Rarity's speech patterns have been the subject of linguistic analysis. A 2016 study from the University of Vaasa identified that her most notable speech features include her transatlantic accent and occasional use of French words (code-switching), both contributing to her characterization as glamorous and sophisticated. The research analyzed how these linguistic features were preserved in international dubs, finding that while her distinct accent was often lost in translation, her use of French expressions like "pièce de résistance de la haute couture", "soirée", and "magnifique" was generally preserved in Swedish, Norwegian, and Finnish versions of the show. The study noted that despite only five instances of code-switching in the first season, these foreign words stood out significantly in her speech pattern and were important in establishing her character's association with fashion, refinement, and education.

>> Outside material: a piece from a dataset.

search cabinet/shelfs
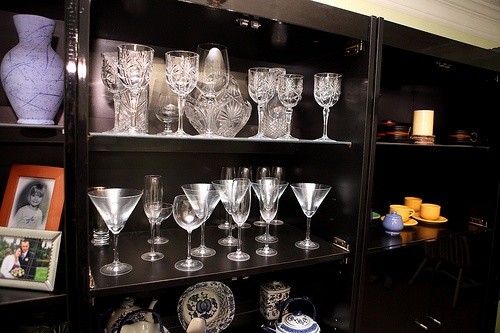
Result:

According to a study done on the brony fandom, fans of Friendship Is Magic who selected Rarity as their favorite character were more likely to identify as both artists and cosplayers compared to fans of other characters; these fans scored lowest on measures of both general show appreciation and community involvement, though they also reported the highest willingness to openly disclose their interest in the show to others. The research also indicated that fans of Rarity were more likely to report experiencing discrimination related to their fandom participation. Additionally, the study found that this group scored highest on psychological measures of depression, narcissism, and Machiavellianism compared to fans of other characters.

In 2021, researchers from Universitas Trisakti analyzed visual character design in My Little Pony: The Movie and found that Rarity's predominantly white coloration corresponds to qualities such as purity, cleanliness, and freedom. Their study noted that her purple curled mane represents imagination, sophistication, and luxury, reflecting her fashion-oriented personality. The researchers identified her unicorn form and refined design elements as visual signifiers of her role as the Element of Generosity, concluding that these aesthetic choices effectively communicate her role to the target audience without requiring extensive narrative explanation.

Carly Olsen, writing for Screen Rant, ranked Rarity as the sixth most powerful magic user in Friendship Is Magic.

== In popular culture ==
Rarity is a popular character in merchandise and collectibles, with items like the Kotobukiya Bishoujo statue series featuring humanized versions of her character.

According to a July 2015 report in Bustle magazine, Rarity was the second most popular character in clop on Pornhub, after Rainbow Dash and before Pinkie Pie.

In 2019, Rarity appeared as one of three characters featured in a limited-edition Magic: The Gathering crossover set called Ponies: The Galloping, released as part of a charity collaboration between Hasbro and Wizards of the Coast to benefit Extra Life and Seattle Children's Hospital.